Which of the lines below contain the word "slope"? Pick out each of them and copy it.

==== Records for the task ====

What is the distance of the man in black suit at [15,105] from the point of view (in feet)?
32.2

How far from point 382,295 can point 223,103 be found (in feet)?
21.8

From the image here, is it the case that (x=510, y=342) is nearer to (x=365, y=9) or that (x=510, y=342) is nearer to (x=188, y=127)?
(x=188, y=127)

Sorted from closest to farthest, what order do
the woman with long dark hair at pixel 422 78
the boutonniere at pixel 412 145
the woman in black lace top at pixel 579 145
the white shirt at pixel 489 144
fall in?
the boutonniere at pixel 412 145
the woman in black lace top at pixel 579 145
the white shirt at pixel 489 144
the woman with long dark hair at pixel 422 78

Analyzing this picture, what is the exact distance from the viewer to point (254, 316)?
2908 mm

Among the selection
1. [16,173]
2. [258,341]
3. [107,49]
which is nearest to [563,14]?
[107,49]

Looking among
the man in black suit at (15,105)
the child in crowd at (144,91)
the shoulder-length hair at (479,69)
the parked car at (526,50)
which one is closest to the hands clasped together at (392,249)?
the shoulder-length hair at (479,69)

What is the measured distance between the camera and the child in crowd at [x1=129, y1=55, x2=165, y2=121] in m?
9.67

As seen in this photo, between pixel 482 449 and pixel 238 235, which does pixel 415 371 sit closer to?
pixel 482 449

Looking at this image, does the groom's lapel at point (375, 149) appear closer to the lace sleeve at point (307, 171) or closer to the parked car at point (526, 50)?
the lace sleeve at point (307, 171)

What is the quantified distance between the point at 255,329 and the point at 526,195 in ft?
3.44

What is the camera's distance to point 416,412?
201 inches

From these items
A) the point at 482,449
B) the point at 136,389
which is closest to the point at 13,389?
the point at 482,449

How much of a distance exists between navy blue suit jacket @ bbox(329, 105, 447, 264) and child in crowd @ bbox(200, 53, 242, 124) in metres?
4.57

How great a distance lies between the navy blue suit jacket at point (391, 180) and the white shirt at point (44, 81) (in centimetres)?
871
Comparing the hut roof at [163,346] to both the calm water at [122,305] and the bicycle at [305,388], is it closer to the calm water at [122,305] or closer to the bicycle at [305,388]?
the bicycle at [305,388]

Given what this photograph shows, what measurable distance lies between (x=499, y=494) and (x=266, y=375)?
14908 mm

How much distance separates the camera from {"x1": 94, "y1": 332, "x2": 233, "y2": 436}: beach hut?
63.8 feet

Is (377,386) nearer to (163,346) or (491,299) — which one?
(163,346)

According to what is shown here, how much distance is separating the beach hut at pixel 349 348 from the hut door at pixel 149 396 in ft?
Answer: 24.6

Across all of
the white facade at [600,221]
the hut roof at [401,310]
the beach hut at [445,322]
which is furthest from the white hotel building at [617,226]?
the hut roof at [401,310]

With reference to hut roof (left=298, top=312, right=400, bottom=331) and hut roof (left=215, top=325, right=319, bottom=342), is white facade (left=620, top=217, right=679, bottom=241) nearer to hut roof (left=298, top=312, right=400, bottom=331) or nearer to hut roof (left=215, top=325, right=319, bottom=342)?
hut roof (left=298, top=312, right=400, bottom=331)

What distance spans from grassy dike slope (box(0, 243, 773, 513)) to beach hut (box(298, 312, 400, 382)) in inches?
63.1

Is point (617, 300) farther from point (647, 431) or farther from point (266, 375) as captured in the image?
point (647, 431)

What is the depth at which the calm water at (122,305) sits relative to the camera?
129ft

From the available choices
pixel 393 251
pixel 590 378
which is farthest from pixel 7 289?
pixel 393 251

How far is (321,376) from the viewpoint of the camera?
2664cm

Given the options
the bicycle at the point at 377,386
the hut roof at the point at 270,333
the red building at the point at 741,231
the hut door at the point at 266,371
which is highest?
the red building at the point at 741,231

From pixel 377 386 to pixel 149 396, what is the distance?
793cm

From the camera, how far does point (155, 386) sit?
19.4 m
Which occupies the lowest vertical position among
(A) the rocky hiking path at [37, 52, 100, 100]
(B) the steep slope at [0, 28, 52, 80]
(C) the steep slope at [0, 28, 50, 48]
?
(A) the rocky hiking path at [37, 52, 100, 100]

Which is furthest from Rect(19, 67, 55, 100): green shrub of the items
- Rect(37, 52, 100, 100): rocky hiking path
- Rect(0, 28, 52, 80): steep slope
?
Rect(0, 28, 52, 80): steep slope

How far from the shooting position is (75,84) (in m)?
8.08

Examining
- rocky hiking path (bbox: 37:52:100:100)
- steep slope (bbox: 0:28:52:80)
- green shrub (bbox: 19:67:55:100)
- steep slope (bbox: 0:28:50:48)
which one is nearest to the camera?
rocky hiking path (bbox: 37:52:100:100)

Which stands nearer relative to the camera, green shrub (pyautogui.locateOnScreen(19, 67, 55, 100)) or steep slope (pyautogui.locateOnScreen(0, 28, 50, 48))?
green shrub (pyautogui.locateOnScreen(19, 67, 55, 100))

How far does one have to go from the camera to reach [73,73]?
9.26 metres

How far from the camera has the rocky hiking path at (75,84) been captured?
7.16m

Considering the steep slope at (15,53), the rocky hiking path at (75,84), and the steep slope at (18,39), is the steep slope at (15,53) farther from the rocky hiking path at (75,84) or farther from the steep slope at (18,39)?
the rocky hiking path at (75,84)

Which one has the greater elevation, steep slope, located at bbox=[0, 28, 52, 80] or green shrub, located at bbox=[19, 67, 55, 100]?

====
==== Records for the task ====

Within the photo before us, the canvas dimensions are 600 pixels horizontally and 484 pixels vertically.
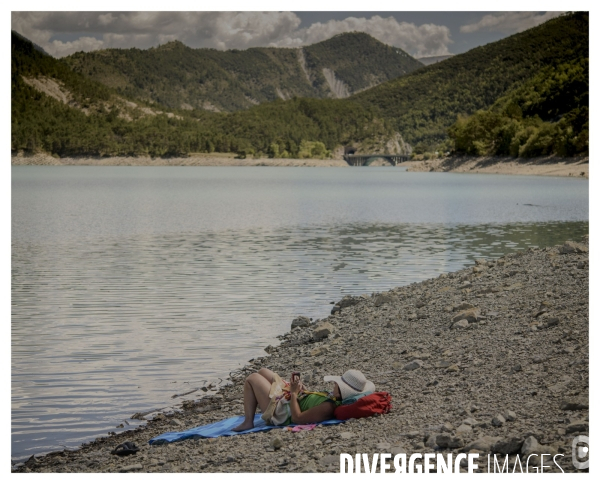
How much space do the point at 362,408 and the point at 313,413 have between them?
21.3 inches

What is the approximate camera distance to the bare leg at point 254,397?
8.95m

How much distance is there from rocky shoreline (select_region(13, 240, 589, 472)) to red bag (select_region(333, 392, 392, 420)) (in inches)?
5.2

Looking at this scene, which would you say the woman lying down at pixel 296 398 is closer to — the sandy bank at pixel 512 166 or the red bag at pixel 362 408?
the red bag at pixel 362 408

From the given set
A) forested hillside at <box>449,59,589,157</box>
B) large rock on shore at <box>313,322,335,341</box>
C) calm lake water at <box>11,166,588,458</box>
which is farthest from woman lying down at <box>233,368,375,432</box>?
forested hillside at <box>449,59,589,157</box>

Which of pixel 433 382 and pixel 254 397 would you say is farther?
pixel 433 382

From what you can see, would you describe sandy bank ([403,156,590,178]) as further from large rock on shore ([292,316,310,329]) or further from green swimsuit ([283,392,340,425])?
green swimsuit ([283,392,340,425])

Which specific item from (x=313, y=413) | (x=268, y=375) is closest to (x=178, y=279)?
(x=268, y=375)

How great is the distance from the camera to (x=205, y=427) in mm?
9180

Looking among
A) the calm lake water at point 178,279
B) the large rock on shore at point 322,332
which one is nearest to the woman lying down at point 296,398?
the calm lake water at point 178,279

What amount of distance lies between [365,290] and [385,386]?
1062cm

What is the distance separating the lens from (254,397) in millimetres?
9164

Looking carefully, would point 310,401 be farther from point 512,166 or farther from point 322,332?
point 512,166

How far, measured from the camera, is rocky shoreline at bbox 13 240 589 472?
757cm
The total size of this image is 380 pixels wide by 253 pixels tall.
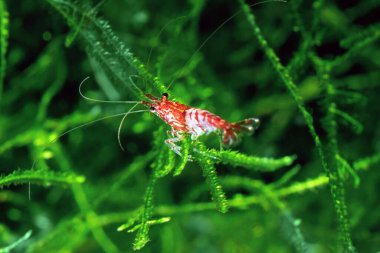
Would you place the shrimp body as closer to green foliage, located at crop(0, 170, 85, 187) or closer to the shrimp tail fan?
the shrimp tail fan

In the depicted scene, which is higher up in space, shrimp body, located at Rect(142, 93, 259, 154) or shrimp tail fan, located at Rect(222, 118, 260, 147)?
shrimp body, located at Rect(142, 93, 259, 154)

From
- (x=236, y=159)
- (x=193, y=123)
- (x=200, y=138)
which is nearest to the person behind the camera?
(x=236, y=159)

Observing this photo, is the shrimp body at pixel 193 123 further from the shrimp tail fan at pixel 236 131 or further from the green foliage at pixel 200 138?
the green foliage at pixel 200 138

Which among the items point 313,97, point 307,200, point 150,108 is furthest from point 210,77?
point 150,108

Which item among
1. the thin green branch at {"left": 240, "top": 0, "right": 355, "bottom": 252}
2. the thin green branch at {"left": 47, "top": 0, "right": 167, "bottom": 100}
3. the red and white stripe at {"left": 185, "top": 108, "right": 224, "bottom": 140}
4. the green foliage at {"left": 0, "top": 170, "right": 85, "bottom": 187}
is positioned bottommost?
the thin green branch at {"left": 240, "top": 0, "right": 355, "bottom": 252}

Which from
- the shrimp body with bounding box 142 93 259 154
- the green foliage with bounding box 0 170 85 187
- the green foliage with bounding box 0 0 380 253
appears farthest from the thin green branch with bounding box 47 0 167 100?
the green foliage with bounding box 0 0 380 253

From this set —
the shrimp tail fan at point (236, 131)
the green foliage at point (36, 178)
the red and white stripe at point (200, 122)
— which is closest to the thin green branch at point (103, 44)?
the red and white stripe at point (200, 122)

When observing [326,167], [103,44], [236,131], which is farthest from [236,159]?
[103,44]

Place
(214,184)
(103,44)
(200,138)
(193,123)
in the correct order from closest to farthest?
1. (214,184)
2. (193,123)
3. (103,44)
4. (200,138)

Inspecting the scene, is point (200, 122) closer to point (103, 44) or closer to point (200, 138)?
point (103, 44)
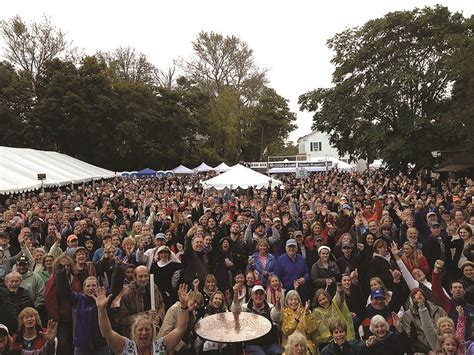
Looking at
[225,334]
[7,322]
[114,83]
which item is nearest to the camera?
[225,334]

====

* _Response below_
What distance spans from grassy dike slope (box(0, 243, 773, 513)) to beach hut (box(298, 312, 400, 382)) in inches?
(B) the steep slope at [0, 28, 52, 80]
(C) the steep slope at [0, 28, 50, 48]
- Rect(0, 28, 52, 80): steep slope
Rect(0, 28, 52, 80): steep slope
- steep slope (bbox: 0:28:52:80)
- steep slope (bbox: 0:28:50:48)
Which stands nearer relative to the camera, green shrub (pyautogui.locateOnScreen(19, 67, 55, 100)) or steep slope (pyautogui.locateOnScreen(0, 28, 50, 48))?
Considering the steep slope at (15,53), the rocky hiking path at (75,84), and the steep slope at (18,39), is the steep slope at (15,53) farther from the rocky hiking path at (75,84) or farther from the steep slope at (18,39)?
Which one has the greater elevation, steep slope, located at bbox=[0, 28, 52, 80] or green shrub, located at bbox=[19, 67, 55, 100]?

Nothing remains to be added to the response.